(c)Subject to the terms and conditions of this Agreement, any time beginning on the Performance Milestone Date (as defined in the 2024 LSA) and continuing through the earlier to occur of (A) the date that is 120 days from the Performance Milestone Date and (B) September 30, 2026, the Borrower may request and the Lenders shall severally (and not jointly) make up to three additional advances in minimum increments of $5,000,000 (or if less, the remaining amount of advances available to be drawn) in an aggregate principal amount up to the difference of $15,000,000 minus the aggregate original principal amount of all Tranche 2-A Advances made by the Lenders.
(d)Subject to the terms and conditions of this Agreement, Borrower may request and Lenders shall severally (and not jointly) make, on or prior to the Amortization Date (as defined in the 2024 LSA) but only following and conditioned on the approval by the Lender’s investment committee in its sole and unfettered discretion, in each case, one or more additional Term Loan advances in minimum increments of $5,000,000 (or if less, the remaining amount of Term Loan advances available to be drawn pursuant to this provision in an aggregate principal amount up to $20,000,000.
Interest Rate. Borrowings under the 2024 LSA bear interest at a per annum rate equal to the greater of (i) (x) the Prime Rate (as reported in The Wall Street Journal) plus (y) 2.0%, and (ii) 9.50%.
Terms of Repayment and Facility Charges. The Term Loans are repayable in monthly interest-only payments until: (i) December 1, 2026 or (ii) June 1, 2027, if the Financing Milestone I Date has occurred on or prior to November 6, 2026; or (iii) December 1, 2027, if the Performance Milestone Date has occurred on or prior to May 6, 2027. After the expiration of the interest-only payment period, the Term Loans are repayable in equal monthly payments of principal and accrued interest until maturity. The Term Loans will mature on November 6, 2028.

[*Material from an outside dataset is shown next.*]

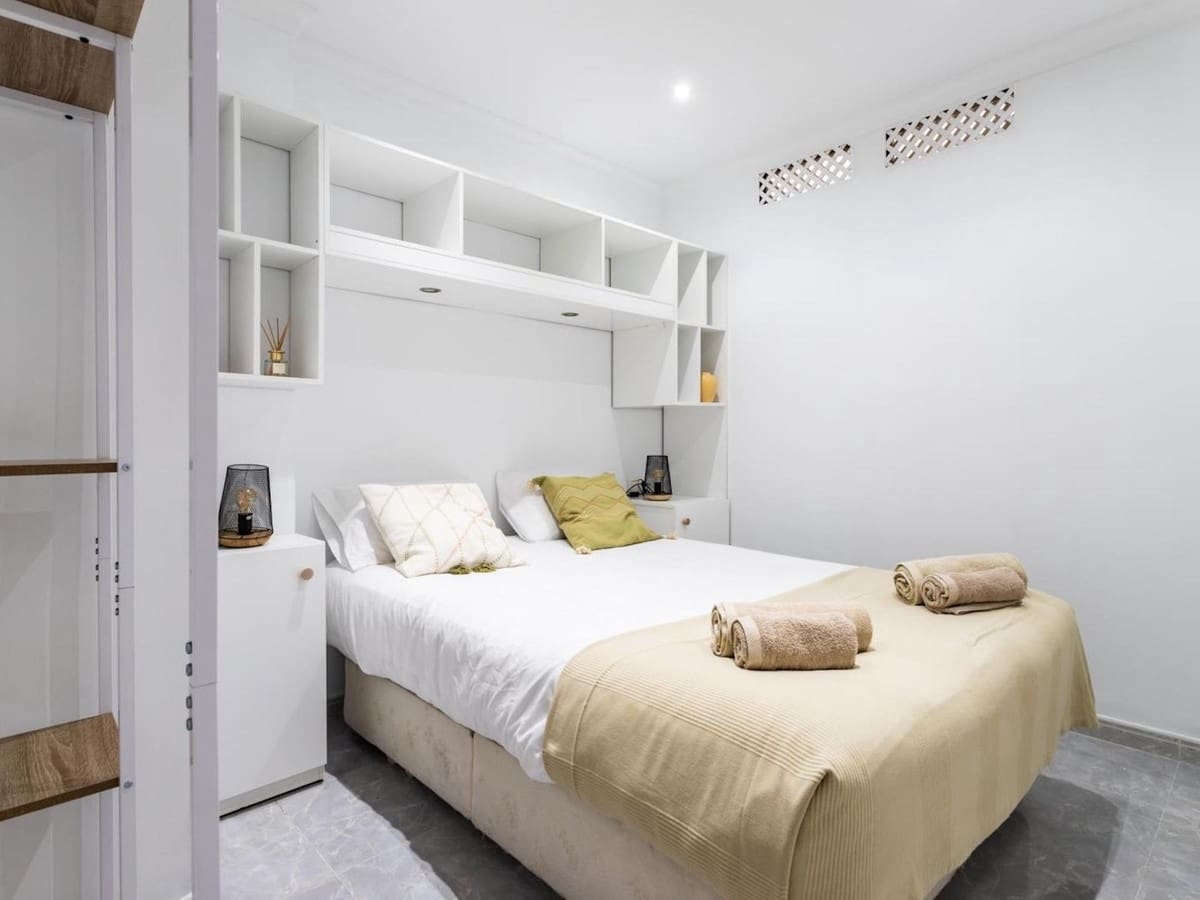 1 soverom Leilighet til salgs i Fuengirola - € 249 000 (Ref: 9080784)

At the Company’s option, the Company may prepay all or a portion of the outstanding Term Loans, subject to a prepayment premium equal to (a) 3.0% of the Term Loans being prepaid if the prepayment occurs during the twelve months following the Closing Date, (b) 2.0% of the Term Loans being prepaid if the prepayment occurs after 12 months following the Closing Date but on or prior to 24 months following the Closing Date, and (c) 1.0% of the Term Loans being prepaid if the prepayment occurs after 24 months following the Closing Date and prior to the maturity date. In addition, the Company will pay an end of term charge of 6.35% upon the prepayment or repayment of the Term Loans and a facility charge of 0.75% upon any draws of the Term Loans.

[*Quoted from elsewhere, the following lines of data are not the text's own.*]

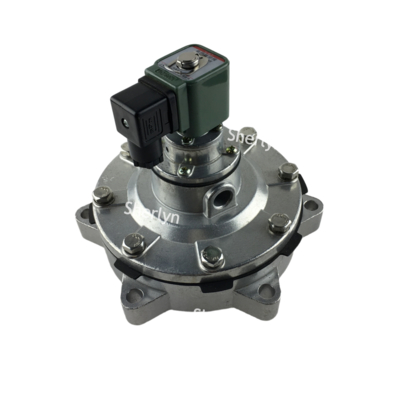 Zawór elektromagnetyczny zanurzeniowy do filtra workowego BFEC DMF-Y-50S Napięcie AC220 lub DC24V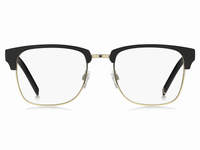 Thumbnail for Premium Men Tommy Hilfiger Eyeglasses: TH 1988-Matte Black Gold - SpecSMART Eye Clinic (Front View)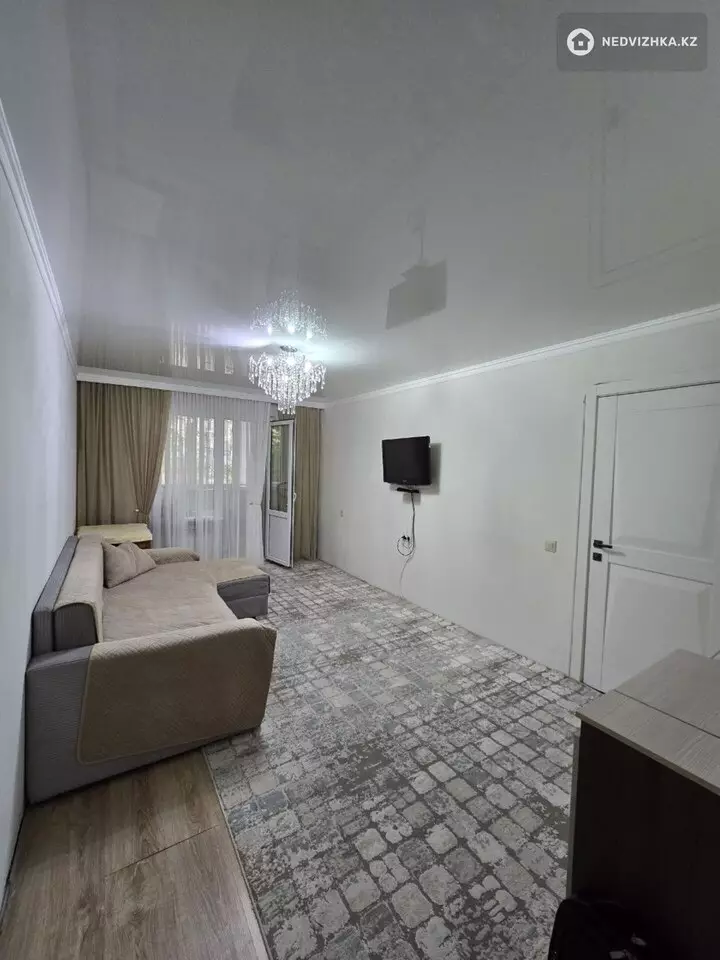 86.2 м², 4-комнатная квартира, этаж 1 из 5, 86 м², изображение - 1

Covenants, Representations and Warranties, Events of Default. The 2024 LSA includes customary affirmative and negative covenants and representations and warranties, including a covenant against the occurrence of a “change in control,” financial reporting obligations, and certain limitations on indebtedness, liens, investments, distributions (including dividends), collateral, transfers, mergers or acquisitions, taxes, corporate changes, and bank accounts. The 2024 LSA also includes customary events of default, including payment defaults, breaches of covenants following any applicable cure period, the occurrence of certain events that could reasonably be expected to have a “material adverse effect” as set forth in the 2024 LSA, cross acceleration to third-party indebtedness and certain events relating to bankruptcy or insolvency. Upon the occurrence of an event of default, Hercules may declare all outstanding obligations immediately due and payable and take such other actions as set forth in the 2024 LSA.

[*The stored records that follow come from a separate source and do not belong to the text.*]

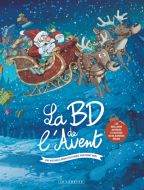 La bd de l'avent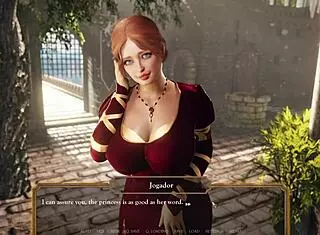 i fucked the queen, saw warrior fingering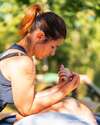 massage réflexologie détente énergie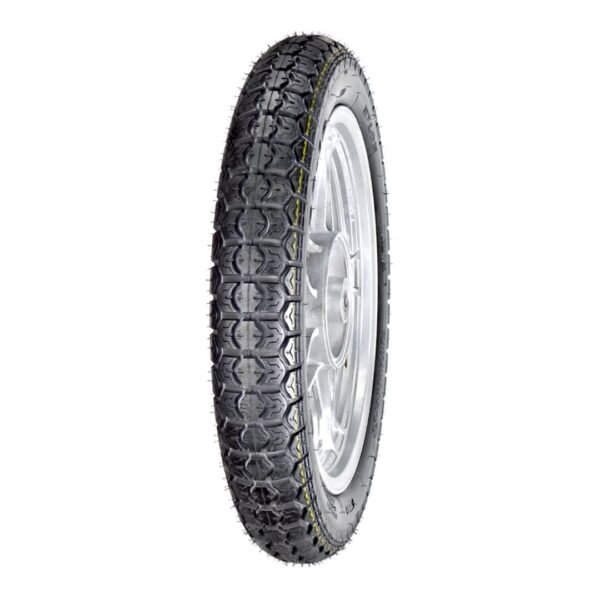 Llanta 3.50-16 para moto, Tipo Urbana. Tubeless.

Beginning on the Testing Effective Date (as defined in the 2024 LSA), the Company must maintain Qualified Cash (as defined in the 2024 LSA) in an amount greater than or equal to (x) the outstanding principal amount of the Term Loan advances, multiplied by (y) (1) prior to December 1, 2025, 35% or (2) on and after December 1, 2025, (A) if the Performance Milestone Date has not occurred on or prior to December 1, 2025, 50% until the date on which the Performance Milestone Date has occurred and (B) on and after the Performance Milestone Date, 35% (the “Minimum Cash Covenant”). The Minimum Cash Covenant will be waived if the Company’s Market Capitalization (as defined in the 2024 LSA) exceeds $500.0 million.
Security. The Term Loans are secured by a lien on substantially all of the assets of the Company.
Right to Invest. While the Term Loans remain outstanding, the Lenders shall have the right to participate in any equity financing of the Company of at least $10,000,000 in an aggregate amount of up to $5,000,000 on the same terms, conditions and pricing afforded to others participating in any such equity financing.